People dont judge you though, they will want to help you through this. Its not your fault its his dont cover up for him. Tell the mother of his dc the truth and leave it up to her to decide weather or not she should bring the kids over. xx

dalmatianmad · 15/01/2017 01:49

I think I'm panicking, can't think straight.

Although it was over, probably a while ago, I didn't want it to end like this! It's gonna be so awkward for us both, how do I make clinical desicions about a patient using his input?? He just fucking well assaulted me and hid in the bloody shed ffs???????

OP posts:
UnbornMortificado · 15/01/2017 01:52

You might be in shock. Sounds like crap I know but I'd try some tea with sugar in. Good for shock.
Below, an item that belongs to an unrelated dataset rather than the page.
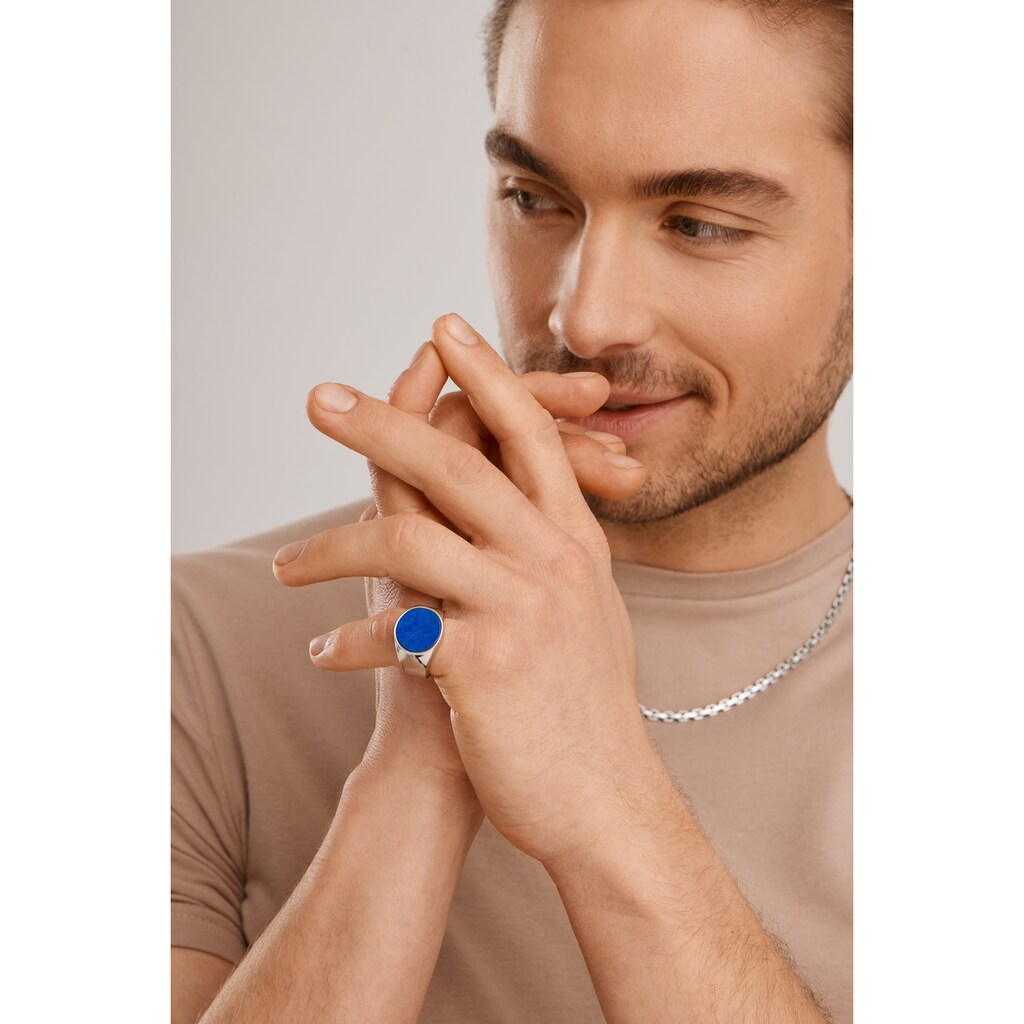 CAÏ Fingerring »925 Silber rhodiniert Lapislazuli«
dalmatianmad · 15/01/2017 01:53

I'm OK unborn, just feel completely devastated. Dc are in bed now, they didn't see anything, he woke them up when he was kicking the door in. They seem ok though. I don't want to bother anyone.
One of my friends from the party has messaged me, she said she saw him "bundling" me into the taxi, she knows things have been rough and how much he drinks, she's seen him take the dogs out with his pockets loaded with alcohol.
I just don't know what I do now???

OP posts:
dalmatianmad · 15/01/2017 01:54

Thankyou unborn x

OP posts:
UnbornMortificado · 15/01/2017 01:56

Is she someone you can confide in?

Not to be cheeky but how much have you drank?

Making decisions without a clear head might make you do something you regret tomorrow.

AnnieAnoniMouse · 15/01/2017 02:18

☕️🍪

Message her back, explain what happened once you got home. Start with her.

Be honest with everyone else. Tell them he's a functioning alcoholic & that because you cared about him, you hoped he could stop drinking, but he didn't. Then when you got home he turned violent & you had to call the police.

That's all you can & need to do.

The service might send him on a rehab course.

Work is going to be bloody difficult, can either of you get a transfer?.

AnnieAnoniMouse · 15/01/2017 02:22

I would text his Ex and just say that you don't think he will be able to have the kids this weekend. That he's still drinking & has now turned violent & that you have told him he has to leave & that you had to call the police out to him tonight as he assaulted you. Ask her to pass on whatever message you think is appropriate, from you, to his kids or suggest meeting up...whatever is right for you.